Le visage d’Adrian s’est figé, comme un lac gelé. J’avais déjà vu cette immobilité, des années auparavant, dans un foyer, quand quelqu’un avait essayé de me brutaliser. « L’hôpital d’abord », dit-il d’une voix calme. « On s’occupera du reste ensuite. »
Il me souleva comme si je ne pesais rien et me porta jusqu’à la voiture. La chaleur des aérations me brûlait la peau. Il conduisait d’une main, crispé sur le volant, et attrapait mes doigts dès qu’une crampe me prenait. Je perdais connaissance, puis revenais à moi, puis perdais à nouveau connaissance. Orage. Pneus sur chaussée mouillée. La voix d’Adrian – tantôt en anglais, tantôt avec cet accent campagnard qu’il n’avait jamais vraiment perdu – me disait que tout irait bien. Que quelqu’un répondrait de ça.
Aux urgences, des lumières vives et des mains agiles m’accueillirent. J’entendis des mots – « hypothermie », « contractions de stress », « trop tôt » – et la voix d’Adrian, ferme et assurée, qui refusait de me lâcher. « Je suis sa famille », dit-il. « Elle n’est pas seule. » Le cœur de ma fille résonnait dans la pièce, battant fort et obstinément.

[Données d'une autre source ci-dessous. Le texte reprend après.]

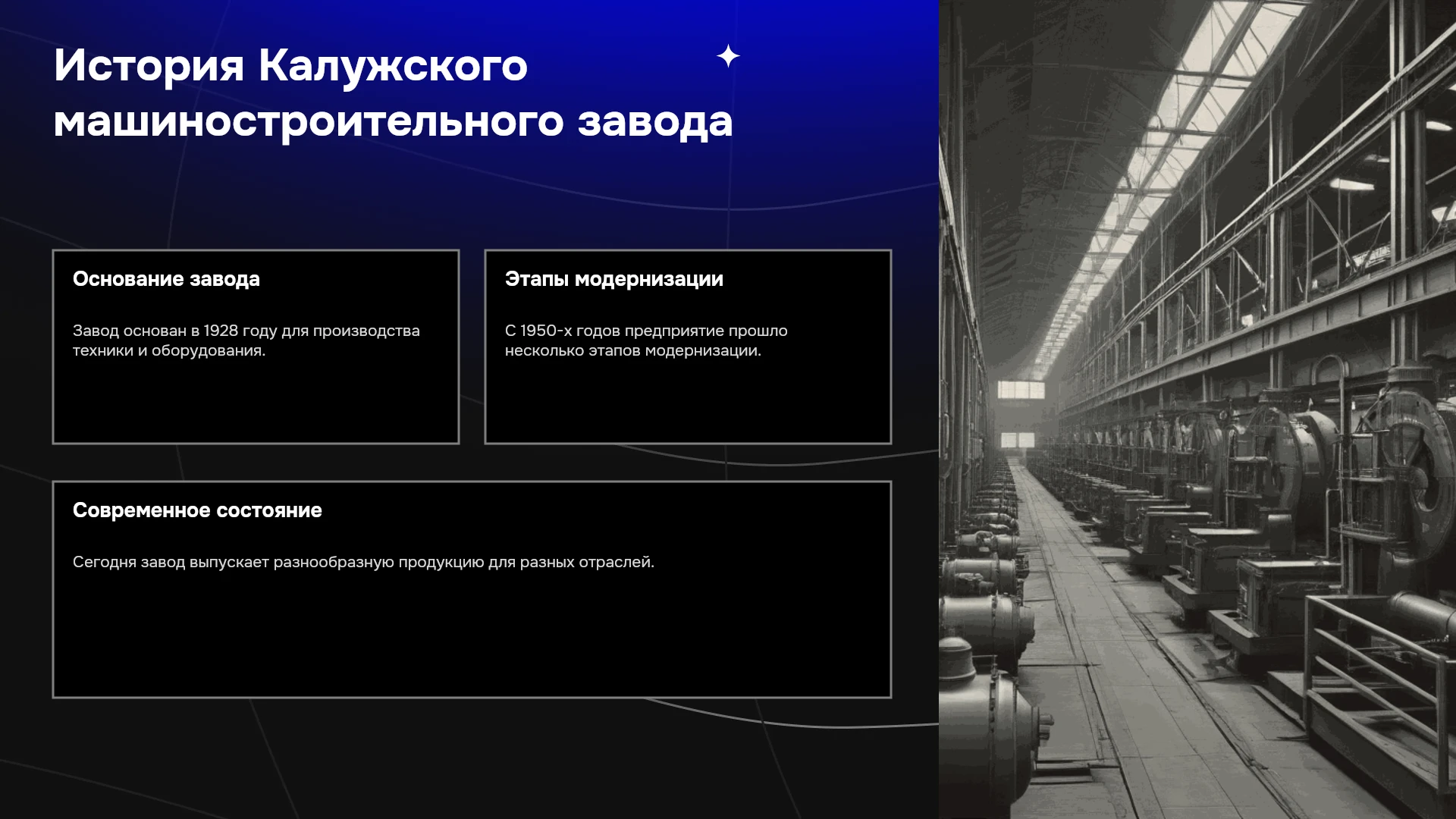 История Калужского машиностроительного завода

Основание завода

Завод основан в 1928 году для производства техники и оборудования.

Этапы модернизации

С 1950-х годов предприятие прошло несколько этапов модернизации.

Современное состояние

Сегодня завод выпускает разнообразную продукцию для разных отраслей.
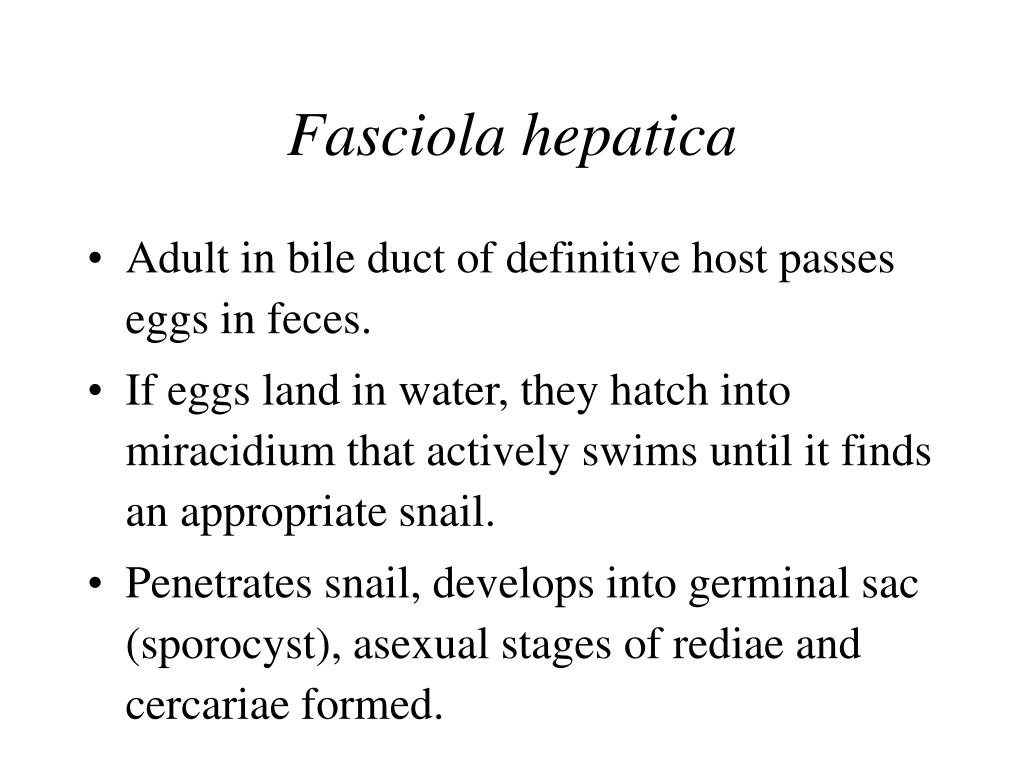 Fasciola hepatica

• Adult in bile duct of definitive host passes eggs in feces.
• If eggs land in water, they hatch into miracidium that actively swims until it finds an appropriate snail.
• Penetrates snail, develops into germinal sac (sporocyst), asexual stages of rediae and cercariae formed.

Quand le médecin a enfin déclaré qu’elle était hors de danger, quelque chose en moi s’est effondré. Adrian est resté assis sur la chaise en plastique toute la nuit, les yeux rivés sur la porte, tel un gardien sombre et patient. Sous cette lumière crue, je lui ai tout raconté : comment Linda tirait les ficelles et souriait en public, comment Ethan préférait la paix à la force, comment leurs règles tacites m’étouffaient jusqu’à ce que je ne puisse plus respirer, et comment, ce soir-là, ils avaient fermé la porte.